## Provided text
######
COURT AND ARBITRATION IN RESOLVING COMMERCIAL DISPUTE.

According to Vietnam law, two resolving dispute concepts are the Court and the Arbitration. However, the parties found that it is hard to determine what method should be prevailed. Therefore, KAV Lawyers would show the advantages and disadvantages of both concepts in this Article aiming to help the readers having more general viewpoints. From that, individuals and corporations could choose the most suitable method to resolve the dispute for them.

1. The Court’s advantage and disadvantage

The advantage

According to Clause 1 Article 2 Law on the organization of people’s court 2014, the people’s Court is a judicial body of the Socialist Republic of Viet Nam. Therefore, the Court is the most coercive judicial body, the Court’s judgment or decision which has a legal effect on the parties and they must comply with this judgment or decision, otherwise, the judgment or decision will be ensured to exercise by the coercive power of the State. Besides, these advantages of the Court could be considered as followed:

  • The Court’s fee or the advance fee: As the Court is a body belonging to the State, so the fee for resolving a dispute is not as high as the Arbitration procedure. Specifically, a case with the same dispute value under 100 million, in the Court, the court’s fee/ the advance court fee will be around 5 million (based on the list of court costs issued together with the Resolution 326/2016/ UTVQH stipulates the rate of collection, exemption, reduction, management and use of court’s fees), whereas, for the arbitration procedure which is more than 10 million. Besides, the court’s fee/ the advance cost will be refunded to the winning party, the parties will go to the judgment enforcement agency to receive his/ her advance payment they have paid before. Unlike the Court, in arbitration procedure, the arbitration fee will not be returned to any party, even one of them win. However, the arbitration council will force the losing party to refund the fee to the winning party in arbitral award. In case, the losing party does not voluntarily exercise the arbitral award, the winning party must request enforcement of the judgment before the arbitration fee could be recovered. This leads to the risk that if the losing party does not have enough assets to enforce, it is very difficult to get back the arbitration fee paid by the winning party.
  • In the trial principal: The court conducts trial publicly and is a deterrent to individuals/ legal entities violating the law. In the case of individuals/ legal entities acting dishonestly, when the case goes publicly, it would be more deterrent to them. As, when unexpected information is released, it would affect the reputation of the individuals/ legal entities. Since then, these individuals/ legal entities will not dare to repeat the offense.

The disadvantage

In addition to the advantage, the court also has a few disadvantages, the following are:

  • The order and procedures for trial by the court are not flexible and still formalistic. The actual progressing time is quite long, a dispute can go through many levels of trial. The trial levels from the first instance to appellate, in some cases, effective judgments and decisions of the Court are also reviewed according to cassation and reopening procedures.
  • The public trial principle is an advantage, but on the other hand, it is still limited in the case when businesses want to keep their reputation in the marketplace or their business secret. In fact, there are disputes that affect the reputation of a business. In a public trial, a party has the right to communicate to the press or other public opinion, this information can be detrimental to one party, and may even influence the decisions of the parties in dispute.
######
## Problems and tasks
#1 Answer these questions from the article on court and arbitration:
(a) Which legal provision describes the people's Court as a judicial body of the Socialist Republic of Viet Nam?
(b) For a dispute valued under 100 million, about how much is the court fee or advance court fee?
(c) Which procedures can be used to review effective judgments and decisions of the Court?
#2 Rewrite the passage of the article on court and arbitration starting with "According to Vietnam" and going on through "dispute for them.", with "KAV Lawyers" replaced by "the law firm".
#3 Carry on the article on court and arbitration from the point where it ends.
The material that comes next is separate from the article on court and arbitration.

## Data shown
######
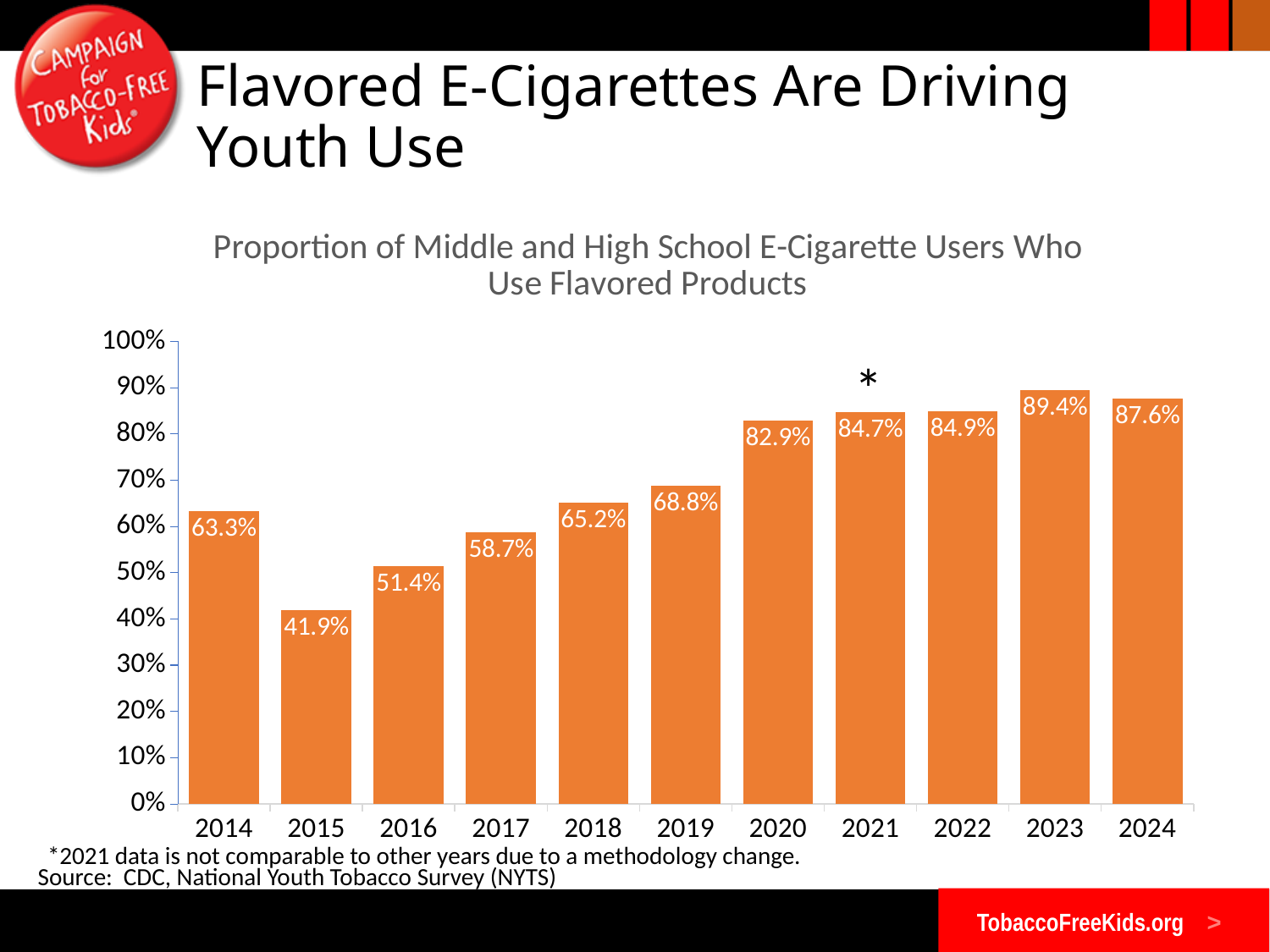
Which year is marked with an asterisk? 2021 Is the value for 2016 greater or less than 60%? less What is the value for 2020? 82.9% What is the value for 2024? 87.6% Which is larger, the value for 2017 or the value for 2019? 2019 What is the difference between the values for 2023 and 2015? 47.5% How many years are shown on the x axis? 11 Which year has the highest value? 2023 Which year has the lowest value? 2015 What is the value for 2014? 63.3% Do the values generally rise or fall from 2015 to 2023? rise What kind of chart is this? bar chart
######
## Exercise responses
#1
(a) Clause 1 Article 2 Law on the organization of people's court 2014.
(b) Around 5 million.
(c) Cassation and reopening procedures.

#2
According to Vietnam law, two resolving dispute concepts are the Court and the Arbitration. However, the parties found that it is hard to determine what method should be prevailed. Therefore, the law firm would show the advantages and disadvantages of both concepts in this Article aiming to help the readers having more general viewpoints. From that, individuals and corporations could choose the most suitable method to resolve the dispute for them.

#3
  • The court’s decision/ judgment is not final and if one of the parties feels inadequate about it, the decision/ judgment could be appealed or protested upon the request from the procuracy.

2. The Arbitration’s advantage and disadvantage

The advantage

According to Clause 1, Article 3 of the 2010 Law on Commercial Arbitration, commercial arbitration is the method of settling disputes agreed by the parties and conducted under the provisions of the Law on commercial arbitration. Therefore, when parties agree to settle the dispute by arbitration, it will be resolved by arbitration. This is a concept giving both parties the right to choose which concept they want to apply to resolve the dispute. Unlike the Court, which will default to be a dispute settlement if the parties have no other agreement. It can be seen that the concept of arbitration gives the parties more choices and proactive in resolving disputes. Besides, there are some advantages of this method that can be mentioned as follows:

  • The order and procedures for dispute settlement by arbitration are quick and flexible. The arbitral award is final, the arbitration only adjudicates once, unlike the concept of the Court, which is the Court’s Decision / Judgment can be appealed to a higher level of trial.
  • Information security. Clause 4, Article 4 of the 2010 Law on Commercial Arbitration stipulates that “Settlement of disputes by arbitration is not conducted publicly unless the parties agree otherwise”. This helps businesses if they are caught in disputes and litigation still keep their business secrets and reputation in the marketplace.
  • In the arbitration council, in addition to arbitrators with expertise in law, many arbitrators are experts with expertise in other specialties such as engineering, oil and gas, construction, … This makes for a more comprehensive dispute resolution, because in special cases, there are disputes related to specific industries and someone with specialized knowledge in that field is needed to resolve the dispute. The arbitration centers are non-governmental dispute settlement agencies, not in the state apparatus, operating independently, so that the neutrality of the arbitration is guaranteed.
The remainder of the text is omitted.